Après 4 années passées à titre de pensionnaire à l’école, j’allais franchir un nouveau tournant. En effet, l’école adopta une nouvelle politique qui voulait que le côté hébergement soit aboli. Pour que tous les élèves puissent continuer à fréquenter l’école normalement, il ne restait alors que deux solutions possibles: 1) les parents déménagent plus près de l’école; 2) Les élèves habitant trop loin de l’école se retrouvent dans des familles d’accueil qui s’occupent d’eux durant la semaine et ils retournent chez leurs parents la fin de semaine.

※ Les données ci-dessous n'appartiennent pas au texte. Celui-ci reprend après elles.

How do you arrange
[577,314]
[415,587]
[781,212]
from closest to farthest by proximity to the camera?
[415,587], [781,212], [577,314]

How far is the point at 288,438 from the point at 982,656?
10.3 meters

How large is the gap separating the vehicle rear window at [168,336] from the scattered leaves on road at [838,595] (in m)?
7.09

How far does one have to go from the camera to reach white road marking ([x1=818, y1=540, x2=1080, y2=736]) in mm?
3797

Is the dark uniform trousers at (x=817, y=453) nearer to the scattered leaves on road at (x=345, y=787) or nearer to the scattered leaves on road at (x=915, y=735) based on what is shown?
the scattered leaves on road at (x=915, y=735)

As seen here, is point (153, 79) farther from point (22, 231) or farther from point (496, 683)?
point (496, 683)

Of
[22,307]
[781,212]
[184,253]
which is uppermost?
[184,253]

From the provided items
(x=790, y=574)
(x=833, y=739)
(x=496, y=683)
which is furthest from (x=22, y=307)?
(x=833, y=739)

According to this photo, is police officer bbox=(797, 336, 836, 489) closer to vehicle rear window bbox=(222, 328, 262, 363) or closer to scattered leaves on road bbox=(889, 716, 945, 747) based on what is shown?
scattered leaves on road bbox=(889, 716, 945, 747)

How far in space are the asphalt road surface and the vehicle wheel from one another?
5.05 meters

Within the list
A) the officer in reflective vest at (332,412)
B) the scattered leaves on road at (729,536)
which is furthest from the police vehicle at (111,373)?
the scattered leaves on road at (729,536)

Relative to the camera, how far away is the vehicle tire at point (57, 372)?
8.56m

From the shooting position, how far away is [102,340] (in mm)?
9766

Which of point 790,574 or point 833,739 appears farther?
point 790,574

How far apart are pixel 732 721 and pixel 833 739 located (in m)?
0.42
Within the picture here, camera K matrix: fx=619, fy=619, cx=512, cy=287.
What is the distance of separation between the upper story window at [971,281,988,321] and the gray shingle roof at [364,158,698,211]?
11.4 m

De mon côté, je me retrouvai dans la deuxième situation. Il fut donc décidé, au beau milieu de ma quatrième année scolaire, qu’on allait me trouver une famille qui allait m’accueillir 5 jours par semaine et que je retrouverais mes parents et mon frère la fin de semaine. Mais alors là… Imaginez un peu les milliers, ou peut-être les millions de questions qui affluaient dans ma tête! Moi, dans une autre famille que la mienne? Allaient-ils m’aimer? Allaient-ils faire une différence entre moi et leurs «vrais» enfants? Allais-je m’y sentir bien? Serais-je la bienvenue? Allais-je y trouver ma place? Allaient-ils tous m’aimer, dans cette nouvelle famille? Seraient-ils sévères? Aurais-je envie d’obéir à leurs règles comme j’obéissais aux règles chez moi? Les règles allaient-elles être bien différentes de celles de ma famille à moi?…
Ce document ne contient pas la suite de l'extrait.